Но как бы она ни изворачивалась, все время получалось, что согрешала она одним и тем же и не исправлялась. Внешне все исполняла, а душой была не с Богом. Верила ли она в Бога вообще? Отец Митрофан заглядывал ей в глаза, как будто сразу видел всю ее душу, всю греховную суть, и она краснела от стыда за свою грешную жизнь, понимала, что идет куда-то не туда, что пытается скакать «по верхам».
И вновь и вновь она с тоской ждала выходных, снова стояла, дрожа, в толпе, пытаясь унять прыгающее в горле сердце, вновь осознавала, что не живет духовной жизнью, что нет в ней серьезного отношения к своей душе, только рассеянность, растерянность и суета.
Она была «расслабленной», как в Евангелии.
Но в конце концов стало понятно: время пришло, пора «встать и ходить».
Началось все с размолвки с Соней.
В класс приносили книги про любовь, девочки ими обменивались, обсуждали, Кате тоже дали как-то роман «Трое из навигацкой школы», по которому были сняты «Гардемарины», – конечно, неблагонадежная Ксюша смотрела дома, а еще и Соню подбила посмотреть, у нее была видеокассета.
Катя, само собой, фильм не смотрела, но книгу все-таки взяла. Она читала, читала и вдруг поняла с ужасом – да это же блуд! С этими словами она вернула книгу Соне.
– Почему блуд? – спросила Соня.
– Ну, вот смотри, тут они упали и вместе лежали.
– Ну и что? Он же был одет девочкой, ну, подрались, подумаешь, упали.
– Это все равно блуд! Какая разница, как одет, – девочкой, мальчиком! Лежали, понимаешь? Как можно вместе лежать неженатым? А вот здесь вообще совершенно явно: «Это будет ночь нашего венчания». Ты понимаешь, о чем это? Что это за «ночь венчания», если они не венчались?

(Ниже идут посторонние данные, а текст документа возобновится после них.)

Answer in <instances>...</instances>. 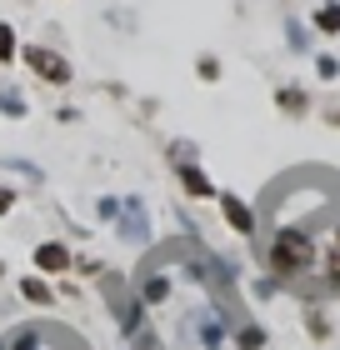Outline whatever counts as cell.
Returning <instances> with one entry per match:
<instances>
[{"mask_svg":"<svg viewBox=\"0 0 340 350\" xmlns=\"http://www.w3.org/2000/svg\"><path fill=\"white\" fill-rule=\"evenodd\" d=\"M315 230H320L315 220H275V226H270V241L261 250V260H265V275L275 285H300L320 265Z\"/></svg>","mask_w":340,"mask_h":350,"instance_id":"6da1fadb","label":"cell"},{"mask_svg":"<svg viewBox=\"0 0 340 350\" xmlns=\"http://www.w3.org/2000/svg\"><path fill=\"white\" fill-rule=\"evenodd\" d=\"M101 291H105V300H110V310H116V325L125 330V336H140V315H145V306L135 300L131 285H125V275L105 270V275H101Z\"/></svg>","mask_w":340,"mask_h":350,"instance_id":"7a4b0ae2","label":"cell"},{"mask_svg":"<svg viewBox=\"0 0 340 350\" xmlns=\"http://www.w3.org/2000/svg\"><path fill=\"white\" fill-rule=\"evenodd\" d=\"M21 60H25V70L36 75V81H45V85H70V81H75L70 55H60L55 45H25Z\"/></svg>","mask_w":340,"mask_h":350,"instance_id":"3957f363","label":"cell"},{"mask_svg":"<svg viewBox=\"0 0 340 350\" xmlns=\"http://www.w3.org/2000/svg\"><path fill=\"white\" fill-rule=\"evenodd\" d=\"M215 205H220V220H225V226H231L235 235L255 241V230H261V215H255V205H250L246 196H235V190H220Z\"/></svg>","mask_w":340,"mask_h":350,"instance_id":"277c9868","label":"cell"},{"mask_svg":"<svg viewBox=\"0 0 340 350\" xmlns=\"http://www.w3.org/2000/svg\"><path fill=\"white\" fill-rule=\"evenodd\" d=\"M116 235H120L125 245H145V241H151V211H145V200H140V196H125V200H120Z\"/></svg>","mask_w":340,"mask_h":350,"instance_id":"5b68a950","label":"cell"},{"mask_svg":"<svg viewBox=\"0 0 340 350\" xmlns=\"http://www.w3.org/2000/svg\"><path fill=\"white\" fill-rule=\"evenodd\" d=\"M320 295H340V220H330L326 230V250H320Z\"/></svg>","mask_w":340,"mask_h":350,"instance_id":"8992f818","label":"cell"},{"mask_svg":"<svg viewBox=\"0 0 340 350\" xmlns=\"http://www.w3.org/2000/svg\"><path fill=\"white\" fill-rule=\"evenodd\" d=\"M170 165H175V180H181V190L190 200H215L220 196V185L200 170V161H170Z\"/></svg>","mask_w":340,"mask_h":350,"instance_id":"52a82bcc","label":"cell"},{"mask_svg":"<svg viewBox=\"0 0 340 350\" xmlns=\"http://www.w3.org/2000/svg\"><path fill=\"white\" fill-rule=\"evenodd\" d=\"M30 265H36V275H66L70 270V245L66 241H40L30 250Z\"/></svg>","mask_w":340,"mask_h":350,"instance_id":"ba28073f","label":"cell"},{"mask_svg":"<svg viewBox=\"0 0 340 350\" xmlns=\"http://www.w3.org/2000/svg\"><path fill=\"white\" fill-rule=\"evenodd\" d=\"M135 300H140V306H166V300H170V270H151V265H145L140 270V280H135Z\"/></svg>","mask_w":340,"mask_h":350,"instance_id":"9c48e42d","label":"cell"},{"mask_svg":"<svg viewBox=\"0 0 340 350\" xmlns=\"http://www.w3.org/2000/svg\"><path fill=\"white\" fill-rule=\"evenodd\" d=\"M275 110H280V116H305V110H311V95H305V85H275Z\"/></svg>","mask_w":340,"mask_h":350,"instance_id":"30bf717a","label":"cell"},{"mask_svg":"<svg viewBox=\"0 0 340 350\" xmlns=\"http://www.w3.org/2000/svg\"><path fill=\"white\" fill-rule=\"evenodd\" d=\"M311 30L315 36H340V0H320V5L311 10Z\"/></svg>","mask_w":340,"mask_h":350,"instance_id":"8fae6325","label":"cell"},{"mask_svg":"<svg viewBox=\"0 0 340 350\" xmlns=\"http://www.w3.org/2000/svg\"><path fill=\"white\" fill-rule=\"evenodd\" d=\"M265 340H270V336H265V325H255V321H240V325H235V336H231L235 350H265Z\"/></svg>","mask_w":340,"mask_h":350,"instance_id":"7c38bea8","label":"cell"},{"mask_svg":"<svg viewBox=\"0 0 340 350\" xmlns=\"http://www.w3.org/2000/svg\"><path fill=\"white\" fill-rule=\"evenodd\" d=\"M5 350H45V330L40 325H21L15 336H5Z\"/></svg>","mask_w":340,"mask_h":350,"instance_id":"4fadbf2b","label":"cell"},{"mask_svg":"<svg viewBox=\"0 0 340 350\" xmlns=\"http://www.w3.org/2000/svg\"><path fill=\"white\" fill-rule=\"evenodd\" d=\"M21 295L30 300V306H51V300H55V291H51V280H45V275H25L21 280Z\"/></svg>","mask_w":340,"mask_h":350,"instance_id":"5bb4252c","label":"cell"},{"mask_svg":"<svg viewBox=\"0 0 340 350\" xmlns=\"http://www.w3.org/2000/svg\"><path fill=\"white\" fill-rule=\"evenodd\" d=\"M311 36H315V30L305 25V21H285V45L296 55H311Z\"/></svg>","mask_w":340,"mask_h":350,"instance_id":"9a60e30c","label":"cell"},{"mask_svg":"<svg viewBox=\"0 0 340 350\" xmlns=\"http://www.w3.org/2000/svg\"><path fill=\"white\" fill-rule=\"evenodd\" d=\"M0 116H5V120H21V116H30V110H25V95L15 90V85H0Z\"/></svg>","mask_w":340,"mask_h":350,"instance_id":"2e32d148","label":"cell"},{"mask_svg":"<svg viewBox=\"0 0 340 350\" xmlns=\"http://www.w3.org/2000/svg\"><path fill=\"white\" fill-rule=\"evenodd\" d=\"M315 81H326V85L340 81V55H330V51H320V55H315Z\"/></svg>","mask_w":340,"mask_h":350,"instance_id":"e0dca14e","label":"cell"},{"mask_svg":"<svg viewBox=\"0 0 340 350\" xmlns=\"http://www.w3.org/2000/svg\"><path fill=\"white\" fill-rule=\"evenodd\" d=\"M21 55V40H15V25L0 21V66H10V60Z\"/></svg>","mask_w":340,"mask_h":350,"instance_id":"ac0fdd59","label":"cell"},{"mask_svg":"<svg viewBox=\"0 0 340 350\" xmlns=\"http://www.w3.org/2000/svg\"><path fill=\"white\" fill-rule=\"evenodd\" d=\"M196 75H200L205 85H215V81H220V55H210V51L196 55Z\"/></svg>","mask_w":340,"mask_h":350,"instance_id":"d6986e66","label":"cell"},{"mask_svg":"<svg viewBox=\"0 0 340 350\" xmlns=\"http://www.w3.org/2000/svg\"><path fill=\"white\" fill-rule=\"evenodd\" d=\"M305 330H311L315 340H330V321H326L320 310H311V315H305Z\"/></svg>","mask_w":340,"mask_h":350,"instance_id":"ffe728a7","label":"cell"},{"mask_svg":"<svg viewBox=\"0 0 340 350\" xmlns=\"http://www.w3.org/2000/svg\"><path fill=\"white\" fill-rule=\"evenodd\" d=\"M0 165H5V170H15V175H25V180H30V185H36V180H40V170H36V165H30V161H10V155H5V161H0Z\"/></svg>","mask_w":340,"mask_h":350,"instance_id":"44dd1931","label":"cell"},{"mask_svg":"<svg viewBox=\"0 0 340 350\" xmlns=\"http://www.w3.org/2000/svg\"><path fill=\"white\" fill-rule=\"evenodd\" d=\"M15 205H21V190H15V185H0V220H5Z\"/></svg>","mask_w":340,"mask_h":350,"instance_id":"7402d4cb","label":"cell"},{"mask_svg":"<svg viewBox=\"0 0 340 350\" xmlns=\"http://www.w3.org/2000/svg\"><path fill=\"white\" fill-rule=\"evenodd\" d=\"M275 291H280V285H275L270 275H261V280H250V295H255V300H270Z\"/></svg>","mask_w":340,"mask_h":350,"instance_id":"603a6c76","label":"cell"},{"mask_svg":"<svg viewBox=\"0 0 340 350\" xmlns=\"http://www.w3.org/2000/svg\"><path fill=\"white\" fill-rule=\"evenodd\" d=\"M95 215H101V220H110V226H116V215H120V200H116V196H105L101 205H95Z\"/></svg>","mask_w":340,"mask_h":350,"instance_id":"cb8c5ba5","label":"cell"},{"mask_svg":"<svg viewBox=\"0 0 340 350\" xmlns=\"http://www.w3.org/2000/svg\"><path fill=\"white\" fill-rule=\"evenodd\" d=\"M330 125H335V131H340V110H330Z\"/></svg>","mask_w":340,"mask_h":350,"instance_id":"d4e9b609","label":"cell"},{"mask_svg":"<svg viewBox=\"0 0 340 350\" xmlns=\"http://www.w3.org/2000/svg\"><path fill=\"white\" fill-rule=\"evenodd\" d=\"M0 275H5V260H0Z\"/></svg>","mask_w":340,"mask_h":350,"instance_id":"484cf974","label":"cell"},{"mask_svg":"<svg viewBox=\"0 0 340 350\" xmlns=\"http://www.w3.org/2000/svg\"><path fill=\"white\" fill-rule=\"evenodd\" d=\"M0 350H5V340H0Z\"/></svg>","mask_w":340,"mask_h":350,"instance_id":"4316f807","label":"cell"}]
</instances>
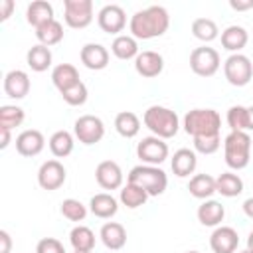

Соня была не согласна, подумаешь, «ночь венчания», просто красивый образ – вдвоем ночью на реке, нормально. Но Катя испугалась. «Лежали» – это все-таки уже было на грани. А «ночь венчания» – за гранью. Еще чуть-чуть – и бес блуда окончательно бы завладел ее душой.
Пора уже было делать выбор, с кем она – с блудными одноклассниками или с Богом? Она христианка или кто? Ей припомнились жития святых (как быстро их сменили светские книги, увы!): мучениц терзали железными крючьями и колесовали, подвижницы носили власяницы и питались акридами, святые монахини непрестанно молились, и все они стяжали Царствие Небесное, заработали венцы, так как искали себе сокровища не на земле, где ржа съедает и воры подкапывают и крадут, а на небе. Земное умрет, небесное останется, к небесному и надо было стремиться, отринув все земное, суетное и временное.
Отец Митрофан часто говорил, что Бог не требует от нас многого (крючьев или власяниц, думала Катя), он просит только, чтобы мы хоть в чем-то отказали себе ради Него, показали свою любовь к Нему. Про любовь Катя не очень понимала, вообще-то не было у нее любви к Богу, хоть она и не смела даже себе самой сказать об этом честно (ведь христианка должна в первую очередь любить Бога, об этом писали во всех православных книжках, на которых Катя возрастала и таки возросла). Но разве не могла она потерпеть не крючья, нет, и не непрестанную молитву, а хотя бы малое – хотя бы отречение от этой суетной жизни, от всего того, что мешало ей идти правильным путем.